- REQUIREMENTS -
(1) In the early literacy text, rewrite the stretch from "Fingerpointing is important" through "of early literacy.", replacing "children" with "young readers".
(2) Carry the early literacy text forward past its final sentence.

- TEXT -

What role does fingerpointing play in developing concept of word and phonemic awareness?

Fingerpointing is important in developing the concept of a word because children realize when their spoken words do not match up with the ending of a familiar book or poem. It is important for children to learn the beginning letter of words in familiar poems and stories so that they can begin to differentiate one word from another as well as recognizing that there are spaces in written language, but not in spoken language.

Describe the 4-stage model of early literacy.

Stage 1 of this model is recognizing the beginning consonant of words (eg. cxx). Stage 2 of this model is concept of word in text which means that the first and last letter of the word is recognized by the child (eg.cxt). Stage 3 of the model is phoneme segmentation ability which is when the child begins to recognize spaces and s/he uses memory  to support the knowledge already learned (eg. cat). Stage 4 of this model is complete word recognition.

[Records from a data source]

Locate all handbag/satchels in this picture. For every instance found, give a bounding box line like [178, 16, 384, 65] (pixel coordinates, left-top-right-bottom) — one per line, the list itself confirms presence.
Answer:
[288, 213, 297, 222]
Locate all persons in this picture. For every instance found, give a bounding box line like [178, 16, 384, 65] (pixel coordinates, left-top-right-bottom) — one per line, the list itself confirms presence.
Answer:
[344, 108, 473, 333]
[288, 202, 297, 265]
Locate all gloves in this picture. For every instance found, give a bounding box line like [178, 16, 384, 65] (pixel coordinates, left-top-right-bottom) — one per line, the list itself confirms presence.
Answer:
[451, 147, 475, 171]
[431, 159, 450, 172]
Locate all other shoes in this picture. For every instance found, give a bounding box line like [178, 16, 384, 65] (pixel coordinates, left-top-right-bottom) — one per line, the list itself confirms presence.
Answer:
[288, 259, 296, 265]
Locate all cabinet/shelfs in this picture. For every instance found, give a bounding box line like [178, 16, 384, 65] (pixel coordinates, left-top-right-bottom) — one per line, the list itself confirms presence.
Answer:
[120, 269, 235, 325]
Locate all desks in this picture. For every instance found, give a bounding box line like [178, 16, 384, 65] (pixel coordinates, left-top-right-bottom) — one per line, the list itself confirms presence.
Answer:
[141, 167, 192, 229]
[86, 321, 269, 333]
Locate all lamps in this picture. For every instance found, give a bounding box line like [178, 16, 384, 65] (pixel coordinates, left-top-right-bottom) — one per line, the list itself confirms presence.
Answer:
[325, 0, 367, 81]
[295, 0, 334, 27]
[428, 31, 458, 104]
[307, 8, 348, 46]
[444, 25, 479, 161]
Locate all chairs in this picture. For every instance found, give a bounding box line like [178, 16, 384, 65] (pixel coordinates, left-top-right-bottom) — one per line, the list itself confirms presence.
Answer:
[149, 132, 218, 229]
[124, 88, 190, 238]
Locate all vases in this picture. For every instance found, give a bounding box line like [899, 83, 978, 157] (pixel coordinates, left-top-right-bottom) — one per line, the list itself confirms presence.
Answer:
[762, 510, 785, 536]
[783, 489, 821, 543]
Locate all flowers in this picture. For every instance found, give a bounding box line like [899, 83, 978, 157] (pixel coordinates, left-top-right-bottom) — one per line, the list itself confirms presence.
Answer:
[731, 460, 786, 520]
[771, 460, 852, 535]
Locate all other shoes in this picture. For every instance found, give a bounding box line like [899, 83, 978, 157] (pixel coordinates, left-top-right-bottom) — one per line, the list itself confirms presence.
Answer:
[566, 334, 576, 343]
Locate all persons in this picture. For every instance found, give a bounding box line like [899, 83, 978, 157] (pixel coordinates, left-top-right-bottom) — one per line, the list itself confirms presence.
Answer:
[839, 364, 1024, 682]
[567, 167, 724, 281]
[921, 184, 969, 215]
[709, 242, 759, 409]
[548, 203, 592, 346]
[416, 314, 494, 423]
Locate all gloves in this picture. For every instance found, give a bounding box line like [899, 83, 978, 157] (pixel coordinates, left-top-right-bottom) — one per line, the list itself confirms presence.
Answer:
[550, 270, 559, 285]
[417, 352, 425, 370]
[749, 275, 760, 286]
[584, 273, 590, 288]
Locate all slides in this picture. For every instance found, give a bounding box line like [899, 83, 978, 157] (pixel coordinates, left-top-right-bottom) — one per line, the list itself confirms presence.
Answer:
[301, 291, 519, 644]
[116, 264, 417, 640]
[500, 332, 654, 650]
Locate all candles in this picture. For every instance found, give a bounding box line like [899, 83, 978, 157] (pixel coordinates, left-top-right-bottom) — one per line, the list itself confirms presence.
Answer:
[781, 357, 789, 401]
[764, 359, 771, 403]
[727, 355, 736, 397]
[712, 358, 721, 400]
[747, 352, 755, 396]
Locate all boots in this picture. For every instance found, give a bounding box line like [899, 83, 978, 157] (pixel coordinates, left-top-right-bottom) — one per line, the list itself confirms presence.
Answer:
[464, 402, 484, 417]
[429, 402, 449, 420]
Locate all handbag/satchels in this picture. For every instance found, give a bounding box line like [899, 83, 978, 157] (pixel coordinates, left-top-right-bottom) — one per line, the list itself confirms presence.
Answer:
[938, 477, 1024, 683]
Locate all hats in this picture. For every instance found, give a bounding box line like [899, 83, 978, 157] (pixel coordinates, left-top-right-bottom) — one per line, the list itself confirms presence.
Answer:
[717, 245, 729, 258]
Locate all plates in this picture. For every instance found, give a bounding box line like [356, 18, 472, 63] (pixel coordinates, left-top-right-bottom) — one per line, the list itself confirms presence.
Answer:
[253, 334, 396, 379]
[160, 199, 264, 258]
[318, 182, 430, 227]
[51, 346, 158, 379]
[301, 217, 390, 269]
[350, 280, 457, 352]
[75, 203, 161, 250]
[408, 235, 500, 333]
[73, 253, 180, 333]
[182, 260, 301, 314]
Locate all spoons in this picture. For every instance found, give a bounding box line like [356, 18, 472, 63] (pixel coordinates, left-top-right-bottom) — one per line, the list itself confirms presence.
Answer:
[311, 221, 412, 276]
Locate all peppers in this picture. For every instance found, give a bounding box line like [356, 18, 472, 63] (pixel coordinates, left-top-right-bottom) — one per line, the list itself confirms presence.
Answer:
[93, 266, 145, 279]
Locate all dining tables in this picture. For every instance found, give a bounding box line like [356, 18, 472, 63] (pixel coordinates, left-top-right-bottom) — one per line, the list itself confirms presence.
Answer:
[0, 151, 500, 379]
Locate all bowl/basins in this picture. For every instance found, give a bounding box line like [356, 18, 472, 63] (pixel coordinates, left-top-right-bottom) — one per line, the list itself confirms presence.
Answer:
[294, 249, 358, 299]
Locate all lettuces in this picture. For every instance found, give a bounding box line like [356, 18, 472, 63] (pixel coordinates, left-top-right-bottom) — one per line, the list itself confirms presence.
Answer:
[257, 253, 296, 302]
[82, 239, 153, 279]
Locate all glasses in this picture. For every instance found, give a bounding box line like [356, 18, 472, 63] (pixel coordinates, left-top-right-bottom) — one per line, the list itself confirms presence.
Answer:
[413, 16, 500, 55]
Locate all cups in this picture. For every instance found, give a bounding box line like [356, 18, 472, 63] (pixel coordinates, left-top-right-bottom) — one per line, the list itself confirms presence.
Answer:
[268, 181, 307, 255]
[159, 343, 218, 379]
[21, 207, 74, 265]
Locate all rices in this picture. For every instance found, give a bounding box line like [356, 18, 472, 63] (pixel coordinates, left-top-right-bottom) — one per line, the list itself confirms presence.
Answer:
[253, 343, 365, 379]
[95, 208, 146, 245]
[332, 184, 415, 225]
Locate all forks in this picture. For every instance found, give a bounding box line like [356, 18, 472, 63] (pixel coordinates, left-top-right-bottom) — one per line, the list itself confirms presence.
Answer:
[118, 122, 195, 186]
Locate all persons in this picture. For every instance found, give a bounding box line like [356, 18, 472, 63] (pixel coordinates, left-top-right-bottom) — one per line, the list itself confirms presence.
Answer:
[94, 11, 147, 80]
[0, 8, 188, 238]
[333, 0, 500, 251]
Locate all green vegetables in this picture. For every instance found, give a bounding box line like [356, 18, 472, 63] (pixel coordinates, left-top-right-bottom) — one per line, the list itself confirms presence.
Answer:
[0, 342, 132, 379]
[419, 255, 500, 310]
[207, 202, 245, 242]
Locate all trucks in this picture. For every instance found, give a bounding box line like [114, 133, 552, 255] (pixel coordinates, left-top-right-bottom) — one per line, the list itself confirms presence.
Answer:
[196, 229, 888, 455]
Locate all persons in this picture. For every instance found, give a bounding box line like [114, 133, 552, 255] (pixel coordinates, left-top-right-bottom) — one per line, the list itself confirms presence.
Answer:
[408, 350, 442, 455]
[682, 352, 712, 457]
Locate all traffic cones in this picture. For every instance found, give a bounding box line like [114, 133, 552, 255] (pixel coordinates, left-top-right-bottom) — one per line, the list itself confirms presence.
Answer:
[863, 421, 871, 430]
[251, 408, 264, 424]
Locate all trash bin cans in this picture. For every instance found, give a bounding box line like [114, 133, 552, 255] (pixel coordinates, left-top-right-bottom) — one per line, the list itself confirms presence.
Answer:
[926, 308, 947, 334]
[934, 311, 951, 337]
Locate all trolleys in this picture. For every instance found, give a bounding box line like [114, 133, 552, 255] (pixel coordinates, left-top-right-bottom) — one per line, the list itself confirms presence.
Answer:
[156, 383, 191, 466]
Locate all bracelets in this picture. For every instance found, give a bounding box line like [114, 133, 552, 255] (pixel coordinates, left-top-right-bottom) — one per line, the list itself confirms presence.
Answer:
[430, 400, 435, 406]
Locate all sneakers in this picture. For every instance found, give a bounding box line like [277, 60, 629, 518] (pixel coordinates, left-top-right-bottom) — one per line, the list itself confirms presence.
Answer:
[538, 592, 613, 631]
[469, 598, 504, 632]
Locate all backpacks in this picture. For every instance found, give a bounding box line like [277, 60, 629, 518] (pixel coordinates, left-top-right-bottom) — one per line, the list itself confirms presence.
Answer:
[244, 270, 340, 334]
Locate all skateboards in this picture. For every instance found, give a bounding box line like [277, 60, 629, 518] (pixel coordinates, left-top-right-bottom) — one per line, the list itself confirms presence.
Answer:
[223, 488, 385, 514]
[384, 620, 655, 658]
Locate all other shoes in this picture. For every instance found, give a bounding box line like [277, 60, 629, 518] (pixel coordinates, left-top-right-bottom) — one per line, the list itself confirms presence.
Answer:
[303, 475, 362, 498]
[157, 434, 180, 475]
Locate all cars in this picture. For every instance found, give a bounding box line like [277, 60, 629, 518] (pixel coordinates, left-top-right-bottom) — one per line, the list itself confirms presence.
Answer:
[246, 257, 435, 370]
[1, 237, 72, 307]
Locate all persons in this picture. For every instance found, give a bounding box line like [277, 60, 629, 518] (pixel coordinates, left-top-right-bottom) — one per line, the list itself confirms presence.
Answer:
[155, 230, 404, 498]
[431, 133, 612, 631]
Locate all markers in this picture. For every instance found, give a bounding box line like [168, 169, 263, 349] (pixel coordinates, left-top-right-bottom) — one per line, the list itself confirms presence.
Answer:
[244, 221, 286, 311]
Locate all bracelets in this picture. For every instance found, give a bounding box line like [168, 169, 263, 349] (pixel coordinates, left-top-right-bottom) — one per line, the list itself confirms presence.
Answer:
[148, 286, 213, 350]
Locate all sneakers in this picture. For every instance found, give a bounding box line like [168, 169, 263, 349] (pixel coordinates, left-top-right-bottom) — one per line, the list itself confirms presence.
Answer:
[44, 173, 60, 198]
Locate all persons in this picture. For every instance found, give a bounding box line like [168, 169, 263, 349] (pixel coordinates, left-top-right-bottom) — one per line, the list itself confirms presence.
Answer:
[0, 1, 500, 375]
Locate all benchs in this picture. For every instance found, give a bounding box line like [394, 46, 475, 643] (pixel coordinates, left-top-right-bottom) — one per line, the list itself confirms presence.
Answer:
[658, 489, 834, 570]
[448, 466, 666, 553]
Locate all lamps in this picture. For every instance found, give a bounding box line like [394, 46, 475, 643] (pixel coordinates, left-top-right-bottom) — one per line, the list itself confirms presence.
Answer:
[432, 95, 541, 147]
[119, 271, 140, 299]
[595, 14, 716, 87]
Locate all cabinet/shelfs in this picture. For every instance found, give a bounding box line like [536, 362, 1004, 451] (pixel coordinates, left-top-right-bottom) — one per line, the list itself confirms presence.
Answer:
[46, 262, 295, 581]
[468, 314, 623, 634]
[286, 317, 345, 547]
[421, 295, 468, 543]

- EXPECTED ANSWERS -
(1)
Fingerpointing is important in developing the concept of a word because young readers realize when their spoken words do not match up with the ending of a familiar book or poem. It is important for young readers to learn the beginning letter of words in familiar poems and stories so that they can begin to differentiate one word from another as well as recognizing that there are spaces in written language, but not in spoken language.

Describe the 4-stage model of early literacy.

(2)
Describe what this means: “It is not in the telling, but it is in the very act of reading that Jack will actually learn how to read.” p. 10

This quote means that as children learn  the concept of a “word.” When this child understands what a “word” is, then they are able to learn better through experience rather than someone handing to them the definition and spelling of new vocabulary.

What instruction helps develop beginning readers’ awareness of words and phonemes?

There are many forms of instruction that aid in a reader’s awareness of words and phonemes, some of which are read aloud, model finger pointing, and echo reading. There are more ways to allow the children to practice these skills as well. For instance, choral reading, partner reading, buddy reading, text copies, etc. which all aid in the growth of the child’s knowledge and vocabulary.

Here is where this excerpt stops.